In this study, the score of negative subscale of the PANSS was reduced in 33%, which is considered a significant response, and this result was sustained within the next month. In one of these studies, researchers compared 3- and 20-Hz stimulation with sham stimulation and stimulation provided at the patient’s individual alpha frequency. Alpha-frequency stimulation was calculated as the patient’s peak alpha frequency from five frontal EEG leads. Stimulation of alpha frequency resulted in a significantly greater reduction in negative symptoms than the other conditions. This finding could suggest that negative symptoms may specifically relate to alpha EEG oscillations, which is interesting and requires further exploration and confirmation.
Another two studies were conducted in 2007; in the first one, no improvement in negative, positive of affective symptoms was found. The second one, which was a double-blinded clinical trial, found a significant reduction in the intensity of negative, positive, and general symptoms with the active TMS.
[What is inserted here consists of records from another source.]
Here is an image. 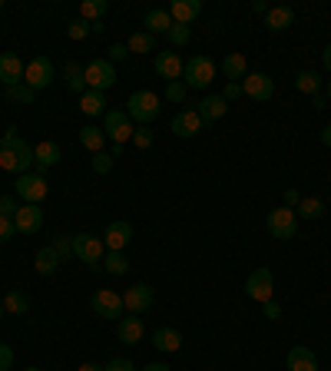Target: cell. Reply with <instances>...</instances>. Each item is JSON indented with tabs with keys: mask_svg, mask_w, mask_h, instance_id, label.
<instances>
[{
	"mask_svg": "<svg viewBox=\"0 0 331 371\" xmlns=\"http://www.w3.org/2000/svg\"><path fill=\"white\" fill-rule=\"evenodd\" d=\"M186 97H189V87L182 83V80L166 83V99H169V103H186Z\"/></svg>",
	"mask_w": 331,
	"mask_h": 371,
	"instance_id": "obj_40",
	"label": "cell"
},
{
	"mask_svg": "<svg viewBox=\"0 0 331 371\" xmlns=\"http://www.w3.org/2000/svg\"><path fill=\"white\" fill-rule=\"evenodd\" d=\"M4 308H7V315H27L30 312V298H27V292L13 288V292L4 295Z\"/></svg>",
	"mask_w": 331,
	"mask_h": 371,
	"instance_id": "obj_31",
	"label": "cell"
},
{
	"mask_svg": "<svg viewBox=\"0 0 331 371\" xmlns=\"http://www.w3.org/2000/svg\"><path fill=\"white\" fill-rule=\"evenodd\" d=\"M298 202H301L298 189H285V206H288V209H298Z\"/></svg>",
	"mask_w": 331,
	"mask_h": 371,
	"instance_id": "obj_52",
	"label": "cell"
},
{
	"mask_svg": "<svg viewBox=\"0 0 331 371\" xmlns=\"http://www.w3.org/2000/svg\"><path fill=\"white\" fill-rule=\"evenodd\" d=\"M252 11H255V13H262V17H265V13H268V4H265V0H255V4H252Z\"/></svg>",
	"mask_w": 331,
	"mask_h": 371,
	"instance_id": "obj_54",
	"label": "cell"
},
{
	"mask_svg": "<svg viewBox=\"0 0 331 371\" xmlns=\"http://www.w3.org/2000/svg\"><path fill=\"white\" fill-rule=\"evenodd\" d=\"M73 255H77L80 262H87L89 269H103L106 245H103V239L93 236V232H80V236H73Z\"/></svg>",
	"mask_w": 331,
	"mask_h": 371,
	"instance_id": "obj_5",
	"label": "cell"
},
{
	"mask_svg": "<svg viewBox=\"0 0 331 371\" xmlns=\"http://www.w3.org/2000/svg\"><path fill=\"white\" fill-rule=\"evenodd\" d=\"M321 60H325V70H328V73H331V44L325 47V54H321Z\"/></svg>",
	"mask_w": 331,
	"mask_h": 371,
	"instance_id": "obj_55",
	"label": "cell"
},
{
	"mask_svg": "<svg viewBox=\"0 0 331 371\" xmlns=\"http://www.w3.org/2000/svg\"><path fill=\"white\" fill-rule=\"evenodd\" d=\"M89 33H93V30H89V23L83 20V17H77V20L66 23V37H70V40H87Z\"/></svg>",
	"mask_w": 331,
	"mask_h": 371,
	"instance_id": "obj_41",
	"label": "cell"
},
{
	"mask_svg": "<svg viewBox=\"0 0 331 371\" xmlns=\"http://www.w3.org/2000/svg\"><path fill=\"white\" fill-rule=\"evenodd\" d=\"M295 90L298 93H308V97H318L321 90H325V80H321V73H315V70H301L295 77Z\"/></svg>",
	"mask_w": 331,
	"mask_h": 371,
	"instance_id": "obj_29",
	"label": "cell"
},
{
	"mask_svg": "<svg viewBox=\"0 0 331 371\" xmlns=\"http://www.w3.org/2000/svg\"><path fill=\"white\" fill-rule=\"evenodd\" d=\"M292 23H295V11L292 7H268V13H265V27L272 33L288 30Z\"/></svg>",
	"mask_w": 331,
	"mask_h": 371,
	"instance_id": "obj_26",
	"label": "cell"
},
{
	"mask_svg": "<svg viewBox=\"0 0 331 371\" xmlns=\"http://www.w3.org/2000/svg\"><path fill=\"white\" fill-rule=\"evenodd\" d=\"M89 308L96 312L99 318H123L126 305H123V292H113V288H96L93 298H89Z\"/></svg>",
	"mask_w": 331,
	"mask_h": 371,
	"instance_id": "obj_10",
	"label": "cell"
},
{
	"mask_svg": "<svg viewBox=\"0 0 331 371\" xmlns=\"http://www.w3.org/2000/svg\"><path fill=\"white\" fill-rule=\"evenodd\" d=\"M196 113L202 116V123H216V120H222V116L229 113V103H225L222 97H206L196 107Z\"/></svg>",
	"mask_w": 331,
	"mask_h": 371,
	"instance_id": "obj_27",
	"label": "cell"
},
{
	"mask_svg": "<svg viewBox=\"0 0 331 371\" xmlns=\"http://www.w3.org/2000/svg\"><path fill=\"white\" fill-rule=\"evenodd\" d=\"M33 265H37L40 275H54L56 269H60V255L54 252V245H44V249L33 255Z\"/></svg>",
	"mask_w": 331,
	"mask_h": 371,
	"instance_id": "obj_30",
	"label": "cell"
},
{
	"mask_svg": "<svg viewBox=\"0 0 331 371\" xmlns=\"http://www.w3.org/2000/svg\"><path fill=\"white\" fill-rule=\"evenodd\" d=\"M83 73H87V90H96V93H106V90H113V83H116V66H113L106 56L89 60V63L83 66Z\"/></svg>",
	"mask_w": 331,
	"mask_h": 371,
	"instance_id": "obj_7",
	"label": "cell"
},
{
	"mask_svg": "<svg viewBox=\"0 0 331 371\" xmlns=\"http://www.w3.org/2000/svg\"><path fill=\"white\" fill-rule=\"evenodd\" d=\"M4 315H7V308H4V302H0V318H4Z\"/></svg>",
	"mask_w": 331,
	"mask_h": 371,
	"instance_id": "obj_60",
	"label": "cell"
},
{
	"mask_svg": "<svg viewBox=\"0 0 331 371\" xmlns=\"http://www.w3.org/2000/svg\"><path fill=\"white\" fill-rule=\"evenodd\" d=\"M80 142L87 146L89 153H103V146H106V133L99 130V126H83V130H80Z\"/></svg>",
	"mask_w": 331,
	"mask_h": 371,
	"instance_id": "obj_32",
	"label": "cell"
},
{
	"mask_svg": "<svg viewBox=\"0 0 331 371\" xmlns=\"http://www.w3.org/2000/svg\"><path fill=\"white\" fill-rule=\"evenodd\" d=\"M17 236V226H13V219L0 216V242H11Z\"/></svg>",
	"mask_w": 331,
	"mask_h": 371,
	"instance_id": "obj_46",
	"label": "cell"
},
{
	"mask_svg": "<svg viewBox=\"0 0 331 371\" xmlns=\"http://www.w3.org/2000/svg\"><path fill=\"white\" fill-rule=\"evenodd\" d=\"M123 305H126V312L130 315H143V312H149L153 308V288L149 285H130L126 292H123Z\"/></svg>",
	"mask_w": 331,
	"mask_h": 371,
	"instance_id": "obj_12",
	"label": "cell"
},
{
	"mask_svg": "<svg viewBox=\"0 0 331 371\" xmlns=\"http://www.w3.org/2000/svg\"><path fill=\"white\" fill-rule=\"evenodd\" d=\"M132 146H136V150H153V142H156V133L149 130V126H136V130H132Z\"/></svg>",
	"mask_w": 331,
	"mask_h": 371,
	"instance_id": "obj_38",
	"label": "cell"
},
{
	"mask_svg": "<svg viewBox=\"0 0 331 371\" xmlns=\"http://www.w3.org/2000/svg\"><path fill=\"white\" fill-rule=\"evenodd\" d=\"M50 193V183H46V176L40 169H30V173L17 176V186H13V196L23 199V202H30V206H40Z\"/></svg>",
	"mask_w": 331,
	"mask_h": 371,
	"instance_id": "obj_3",
	"label": "cell"
},
{
	"mask_svg": "<svg viewBox=\"0 0 331 371\" xmlns=\"http://www.w3.org/2000/svg\"><path fill=\"white\" fill-rule=\"evenodd\" d=\"M106 11H110L106 0H83V4H80V17H83L87 23H99Z\"/></svg>",
	"mask_w": 331,
	"mask_h": 371,
	"instance_id": "obj_33",
	"label": "cell"
},
{
	"mask_svg": "<svg viewBox=\"0 0 331 371\" xmlns=\"http://www.w3.org/2000/svg\"><path fill=\"white\" fill-rule=\"evenodd\" d=\"M321 142L331 150V126H325V130H321Z\"/></svg>",
	"mask_w": 331,
	"mask_h": 371,
	"instance_id": "obj_56",
	"label": "cell"
},
{
	"mask_svg": "<svg viewBox=\"0 0 331 371\" xmlns=\"http://www.w3.org/2000/svg\"><path fill=\"white\" fill-rule=\"evenodd\" d=\"M126 56H130V47H126V44H113L110 63H120V60H126Z\"/></svg>",
	"mask_w": 331,
	"mask_h": 371,
	"instance_id": "obj_50",
	"label": "cell"
},
{
	"mask_svg": "<svg viewBox=\"0 0 331 371\" xmlns=\"http://www.w3.org/2000/svg\"><path fill=\"white\" fill-rule=\"evenodd\" d=\"M159 109H163V99L156 97L153 90H136L126 99V116L132 120V126H149L159 116Z\"/></svg>",
	"mask_w": 331,
	"mask_h": 371,
	"instance_id": "obj_2",
	"label": "cell"
},
{
	"mask_svg": "<svg viewBox=\"0 0 331 371\" xmlns=\"http://www.w3.org/2000/svg\"><path fill=\"white\" fill-rule=\"evenodd\" d=\"M311 107H315V109H325V97H321V93H318V97H311Z\"/></svg>",
	"mask_w": 331,
	"mask_h": 371,
	"instance_id": "obj_57",
	"label": "cell"
},
{
	"mask_svg": "<svg viewBox=\"0 0 331 371\" xmlns=\"http://www.w3.org/2000/svg\"><path fill=\"white\" fill-rule=\"evenodd\" d=\"M239 97H245L242 83H225V90H222V99H225V103H232V99H239Z\"/></svg>",
	"mask_w": 331,
	"mask_h": 371,
	"instance_id": "obj_48",
	"label": "cell"
},
{
	"mask_svg": "<svg viewBox=\"0 0 331 371\" xmlns=\"http://www.w3.org/2000/svg\"><path fill=\"white\" fill-rule=\"evenodd\" d=\"M80 109H83V116H106V93L87 90L80 97Z\"/></svg>",
	"mask_w": 331,
	"mask_h": 371,
	"instance_id": "obj_28",
	"label": "cell"
},
{
	"mask_svg": "<svg viewBox=\"0 0 331 371\" xmlns=\"http://www.w3.org/2000/svg\"><path fill=\"white\" fill-rule=\"evenodd\" d=\"M23 73H27V63L20 60V54H0V83L4 87H20Z\"/></svg>",
	"mask_w": 331,
	"mask_h": 371,
	"instance_id": "obj_15",
	"label": "cell"
},
{
	"mask_svg": "<svg viewBox=\"0 0 331 371\" xmlns=\"http://www.w3.org/2000/svg\"><path fill=\"white\" fill-rule=\"evenodd\" d=\"M242 93L249 99H255V103H265V99H272V93H275V80L268 77V73H249L242 80Z\"/></svg>",
	"mask_w": 331,
	"mask_h": 371,
	"instance_id": "obj_13",
	"label": "cell"
},
{
	"mask_svg": "<svg viewBox=\"0 0 331 371\" xmlns=\"http://www.w3.org/2000/svg\"><path fill=\"white\" fill-rule=\"evenodd\" d=\"M262 312H265V318H272V322H275V318H282V305H278L275 298H272V302H265Z\"/></svg>",
	"mask_w": 331,
	"mask_h": 371,
	"instance_id": "obj_51",
	"label": "cell"
},
{
	"mask_svg": "<svg viewBox=\"0 0 331 371\" xmlns=\"http://www.w3.org/2000/svg\"><path fill=\"white\" fill-rule=\"evenodd\" d=\"M153 66H156V73H159L166 83H173V80H182V66H186V60L169 50V54H156Z\"/></svg>",
	"mask_w": 331,
	"mask_h": 371,
	"instance_id": "obj_18",
	"label": "cell"
},
{
	"mask_svg": "<svg viewBox=\"0 0 331 371\" xmlns=\"http://www.w3.org/2000/svg\"><path fill=\"white\" fill-rule=\"evenodd\" d=\"M30 371H37V368H30Z\"/></svg>",
	"mask_w": 331,
	"mask_h": 371,
	"instance_id": "obj_61",
	"label": "cell"
},
{
	"mask_svg": "<svg viewBox=\"0 0 331 371\" xmlns=\"http://www.w3.org/2000/svg\"><path fill=\"white\" fill-rule=\"evenodd\" d=\"M50 245H54V252L60 255V262L73 255V236H56V239L50 242Z\"/></svg>",
	"mask_w": 331,
	"mask_h": 371,
	"instance_id": "obj_42",
	"label": "cell"
},
{
	"mask_svg": "<svg viewBox=\"0 0 331 371\" xmlns=\"http://www.w3.org/2000/svg\"><path fill=\"white\" fill-rule=\"evenodd\" d=\"M132 242V226L130 222H110L106 232H103V245L110 252H123Z\"/></svg>",
	"mask_w": 331,
	"mask_h": 371,
	"instance_id": "obj_17",
	"label": "cell"
},
{
	"mask_svg": "<svg viewBox=\"0 0 331 371\" xmlns=\"http://www.w3.org/2000/svg\"><path fill=\"white\" fill-rule=\"evenodd\" d=\"M285 365H288V371H318V358H315V351H311L308 345L288 348Z\"/></svg>",
	"mask_w": 331,
	"mask_h": 371,
	"instance_id": "obj_20",
	"label": "cell"
},
{
	"mask_svg": "<svg viewBox=\"0 0 331 371\" xmlns=\"http://www.w3.org/2000/svg\"><path fill=\"white\" fill-rule=\"evenodd\" d=\"M272 292H275V275H272V269H265V265L252 269L249 279H245V295H249L252 302H258V305H265V302H272Z\"/></svg>",
	"mask_w": 331,
	"mask_h": 371,
	"instance_id": "obj_6",
	"label": "cell"
},
{
	"mask_svg": "<svg viewBox=\"0 0 331 371\" xmlns=\"http://www.w3.org/2000/svg\"><path fill=\"white\" fill-rule=\"evenodd\" d=\"M60 163V142L54 140H44L37 142V150H33V166L37 169H50V166Z\"/></svg>",
	"mask_w": 331,
	"mask_h": 371,
	"instance_id": "obj_25",
	"label": "cell"
},
{
	"mask_svg": "<svg viewBox=\"0 0 331 371\" xmlns=\"http://www.w3.org/2000/svg\"><path fill=\"white\" fill-rule=\"evenodd\" d=\"M153 348L166 351V355L179 351V348H182V332H179V328H169V325L156 328V332H153Z\"/></svg>",
	"mask_w": 331,
	"mask_h": 371,
	"instance_id": "obj_22",
	"label": "cell"
},
{
	"mask_svg": "<svg viewBox=\"0 0 331 371\" xmlns=\"http://www.w3.org/2000/svg\"><path fill=\"white\" fill-rule=\"evenodd\" d=\"M325 99H331V80H328V87H325Z\"/></svg>",
	"mask_w": 331,
	"mask_h": 371,
	"instance_id": "obj_59",
	"label": "cell"
},
{
	"mask_svg": "<svg viewBox=\"0 0 331 371\" xmlns=\"http://www.w3.org/2000/svg\"><path fill=\"white\" fill-rule=\"evenodd\" d=\"M17 196H11V193H4V196H0V216H7V219H13L17 216Z\"/></svg>",
	"mask_w": 331,
	"mask_h": 371,
	"instance_id": "obj_44",
	"label": "cell"
},
{
	"mask_svg": "<svg viewBox=\"0 0 331 371\" xmlns=\"http://www.w3.org/2000/svg\"><path fill=\"white\" fill-rule=\"evenodd\" d=\"M143 371H173V368H169V365H163V361H149Z\"/></svg>",
	"mask_w": 331,
	"mask_h": 371,
	"instance_id": "obj_53",
	"label": "cell"
},
{
	"mask_svg": "<svg viewBox=\"0 0 331 371\" xmlns=\"http://www.w3.org/2000/svg\"><path fill=\"white\" fill-rule=\"evenodd\" d=\"M116 335H120L123 345H139L146 335V325L139 315H130V318H120L116 322Z\"/></svg>",
	"mask_w": 331,
	"mask_h": 371,
	"instance_id": "obj_21",
	"label": "cell"
},
{
	"mask_svg": "<svg viewBox=\"0 0 331 371\" xmlns=\"http://www.w3.org/2000/svg\"><path fill=\"white\" fill-rule=\"evenodd\" d=\"M103 371H136V365L130 358H113L110 365H103Z\"/></svg>",
	"mask_w": 331,
	"mask_h": 371,
	"instance_id": "obj_47",
	"label": "cell"
},
{
	"mask_svg": "<svg viewBox=\"0 0 331 371\" xmlns=\"http://www.w3.org/2000/svg\"><path fill=\"white\" fill-rule=\"evenodd\" d=\"M0 169H4V173H17V176L33 169V150L17 136L13 126L7 130V136L0 140Z\"/></svg>",
	"mask_w": 331,
	"mask_h": 371,
	"instance_id": "obj_1",
	"label": "cell"
},
{
	"mask_svg": "<svg viewBox=\"0 0 331 371\" xmlns=\"http://www.w3.org/2000/svg\"><path fill=\"white\" fill-rule=\"evenodd\" d=\"M126 47H130V54H149V50L156 47V37H149L146 30H143V33L136 30L130 40H126Z\"/></svg>",
	"mask_w": 331,
	"mask_h": 371,
	"instance_id": "obj_37",
	"label": "cell"
},
{
	"mask_svg": "<svg viewBox=\"0 0 331 371\" xmlns=\"http://www.w3.org/2000/svg\"><path fill=\"white\" fill-rule=\"evenodd\" d=\"M11 368H13V348L0 345V371H11Z\"/></svg>",
	"mask_w": 331,
	"mask_h": 371,
	"instance_id": "obj_49",
	"label": "cell"
},
{
	"mask_svg": "<svg viewBox=\"0 0 331 371\" xmlns=\"http://www.w3.org/2000/svg\"><path fill=\"white\" fill-rule=\"evenodd\" d=\"M13 226H17V232H23V236L40 232V226H44V209L23 202V206L17 209V216H13Z\"/></svg>",
	"mask_w": 331,
	"mask_h": 371,
	"instance_id": "obj_16",
	"label": "cell"
},
{
	"mask_svg": "<svg viewBox=\"0 0 331 371\" xmlns=\"http://www.w3.org/2000/svg\"><path fill=\"white\" fill-rule=\"evenodd\" d=\"M103 269L110 275H126L130 272V259H126L123 252H106V255H103Z\"/></svg>",
	"mask_w": 331,
	"mask_h": 371,
	"instance_id": "obj_35",
	"label": "cell"
},
{
	"mask_svg": "<svg viewBox=\"0 0 331 371\" xmlns=\"http://www.w3.org/2000/svg\"><path fill=\"white\" fill-rule=\"evenodd\" d=\"M56 80V66L50 56H33L30 63H27V73H23V83L33 90V93H40L46 90L50 83Z\"/></svg>",
	"mask_w": 331,
	"mask_h": 371,
	"instance_id": "obj_8",
	"label": "cell"
},
{
	"mask_svg": "<svg viewBox=\"0 0 331 371\" xmlns=\"http://www.w3.org/2000/svg\"><path fill=\"white\" fill-rule=\"evenodd\" d=\"M143 27H146L149 37H156V33H169V30H173V17H169L166 7H153V11H146Z\"/></svg>",
	"mask_w": 331,
	"mask_h": 371,
	"instance_id": "obj_24",
	"label": "cell"
},
{
	"mask_svg": "<svg viewBox=\"0 0 331 371\" xmlns=\"http://www.w3.org/2000/svg\"><path fill=\"white\" fill-rule=\"evenodd\" d=\"M80 371H103V365H93V361H87V365H80Z\"/></svg>",
	"mask_w": 331,
	"mask_h": 371,
	"instance_id": "obj_58",
	"label": "cell"
},
{
	"mask_svg": "<svg viewBox=\"0 0 331 371\" xmlns=\"http://www.w3.org/2000/svg\"><path fill=\"white\" fill-rule=\"evenodd\" d=\"M66 87L73 90V93H87V73H83V66L80 63H66Z\"/></svg>",
	"mask_w": 331,
	"mask_h": 371,
	"instance_id": "obj_34",
	"label": "cell"
},
{
	"mask_svg": "<svg viewBox=\"0 0 331 371\" xmlns=\"http://www.w3.org/2000/svg\"><path fill=\"white\" fill-rule=\"evenodd\" d=\"M7 97L17 99V103H33V90L27 87V83H20V87H11V90H7Z\"/></svg>",
	"mask_w": 331,
	"mask_h": 371,
	"instance_id": "obj_45",
	"label": "cell"
},
{
	"mask_svg": "<svg viewBox=\"0 0 331 371\" xmlns=\"http://www.w3.org/2000/svg\"><path fill=\"white\" fill-rule=\"evenodd\" d=\"M169 17H173V23H182V27H192V20H196L199 13H202V0H173L169 7Z\"/></svg>",
	"mask_w": 331,
	"mask_h": 371,
	"instance_id": "obj_19",
	"label": "cell"
},
{
	"mask_svg": "<svg viewBox=\"0 0 331 371\" xmlns=\"http://www.w3.org/2000/svg\"><path fill=\"white\" fill-rule=\"evenodd\" d=\"M298 219H321V212H325V202H321L318 196H308V199H301L298 202Z\"/></svg>",
	"mask_w": 331,
	"mask_h": 371,
	"instance_id": "obj_36",
	"label": "cell"
},
{
	"mask_svg": "<svg viewBox=\"0 0 331 371\" xmlns=\"http://www.w3.org/2000/svg\"><path fill=\"white\" fill-rule=\"evenodd\" d=\"M166 40L173 47H186L192 40V27H182V23H173V30L166 33Z\"/></svg>",
	"mask_w": 331,
	"mask_h": 371,
	"instance_id": "obj_39",
	"label": "cell"
},
{
	"mask_svg": "<svg viewBox=\"0 0 331 371\" xmlns=\"http://www.w3.org/2000/svg\"><path fill=\"white\" fill-rule=\"evenodd\" d=\"M265 226H268V232H272V239H295L298 212H295V209H288V206H278V209L268 212Z\"/></svg>",
	"mask_w": 331,
	"mask_h": 371,
	"instance_id": "obj_9",
	"label": "cell"
},
{
	"mask_svg": "<svg viewBox=\"0 0 331 371\" xmlns=\"http://www.w3.org/2000/svg\"><path fill=\"white\" fill-rule=\"evenodd\" d=\"M113 169V153H93V173H99V176H106Z\"/></svg>",
	"mask_w": 331,
	"mask_h": 371,
	"instance_id": "obj_43",
	"label": "cell"
},
{
	"mask_svg": "<svg viewBox=\"0 0 331 371\" xmlns=\"http://www.w3.org/2000/svg\"><path fill=\"white\" fill-rule=\"evenodd\" d=\"M216 80V63H212L209 56H192V60H186V66H182V83H186L189 90H206Z\"/></svg>",
	"mask_w": 331,
	"mask_h": 371,
	"instance_id": "obj_4",
	"label": "cell"
},
{
	"mask_svg": "<svg viewBox=\"0 0 331 371\" xmlns=\"http://www.w3.org/2000/svg\"><path fill=\"white\" fill-rule=\"evenodd\" d=\"M132 120L126 116V109H106V116H103V133H106V140H113V142H126V140H132Z\"/></svg>",
	"mask_w": 331,
	"mask_h": 371,
	"instance_id": "obj_11",
	"label": "cell"
},
{
	"mask_svg": "<svg viewBox=\"0 0 331 371\" xmlns=\"http://www.w3.org/2000/svg\"><path fill=\"white\" fill-rule=\"evenodd\" d=\"M202 116H199L196 109H179L176 116H173V123H169V130L176 133L179 140H192V136H199L202 133Z\"/></svg>",
	"mask_w": 331,
	"mask_h": 371,
	"instance_id": "obj_14",
	"label": "cell"
},
{
	"mask_svg": "<svg viewBox=\"0 0 331 371\" xmlns=\"http://www.w3.org/2000/svg\"><path fill=\"white\" fill-rule=\"evenodd\" d=\"M219 70L229 77V83H242V80L249 77V60H245V54H225Z\"/></svg>",
	"mask_w": 331,
	"mask_h": 371,
	"instance_id": "obj_23",
	"label": "cell"
}]
</instances>
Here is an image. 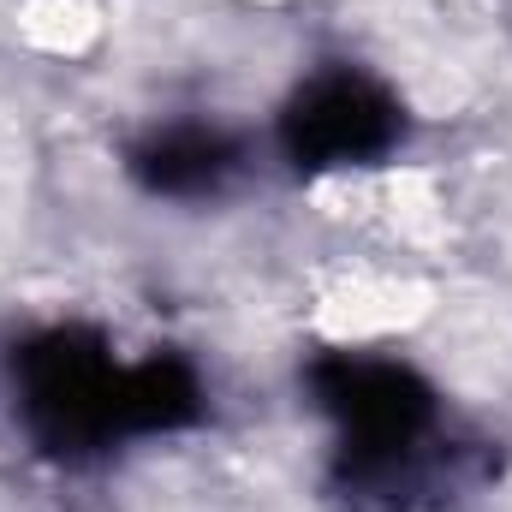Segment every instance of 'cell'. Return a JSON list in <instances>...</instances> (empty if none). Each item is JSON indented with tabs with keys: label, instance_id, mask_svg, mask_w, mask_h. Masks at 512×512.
<instances>
[{
	"label": "cell",
	"instance_id": "277c9868",
	"mask_svg": "<svg viewBox=\"0 0 512 512\" xmlns=\"http://www.w3.org/2000/svg\"><path fill=\"white\" fill-rule=\"evenodd\" d=\"M239 161H245L239 137L215 126H167L131 149V173L155 197H215L239 173Z\"/></svg>",
	"mask_w": 512,
	"mask_h": 512
},
{
	"label": "cell",
	"instance_id": "7a4b0ae2",
	"mask_svg": "<svg viewBox=\"0 0 512 512\" xmlns=\"http://www.w3.org/2000/svg\"><path fill=\"white\" fill-rule=\"evenodd\" d=\"M18 399L30 435L60 453H102L131 435H167L203 417V382L185 358L114 364L90 328H48L18 352Z\"/></svg>",
	"mask_w": 512,
	"mask_h": 512
},
{
	"label": "cell",
	"instance_id": "6da1fadb",
	"mask_svg": "<svg viewBox=\"0 0 512 512\" xmlns=\"http://www.w3.org/2000/svg\"><path fill=\"white\" fill-rule=\"evenodd\" d=\"M322 411L340 423V495L370 512H441L465 489V447L441 441L435 387L387 358H322L310 370Z\"/></svg>",
	"mask_w": 512,
	"mask_h": 512
},
{
	"label": "cell",
	"instance_id": "3957f363",
	"mask_svg": "<svg viewBox=\"0 0 512 512\" xmlns=\"http://www.w3.org/2000/svg\"><path fill=\"white\" fill-rule=\"evenodd\" d=\"M405 114L376 78L364 72H322L310 78L286 114H280V149L292 167H364L382 161L399 143Z\"/></svg>",
	"mask_w": 512,
	"mask_h": 512
}]
</instances>
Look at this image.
We should remark that TMS produces changes in the cortical activity in ventral and dorsoestratial regions, but other cerebral regions could be stimulated too, since some activation abnormalities in the left globus palidus, bilateral caudate nucleus, prefrontal, and temporal right cortex have been found and are associated with the etiology of the negative syndrome. In addition, it will be interesting to see whether changes in subcortical dopamine release, which were shown with rTMS in normal volunteers, can be demonstrated in clinical populations, such as patients with schizophrenia, and how this may relate to response to treatment. There is still a need for a larger number of controlled studies, with larger samples, longer periods of evaluation, and constant stimulation parameters, so they can be compared between them and the exact efficacy of TMS as a treatment for negative symptoms can be established.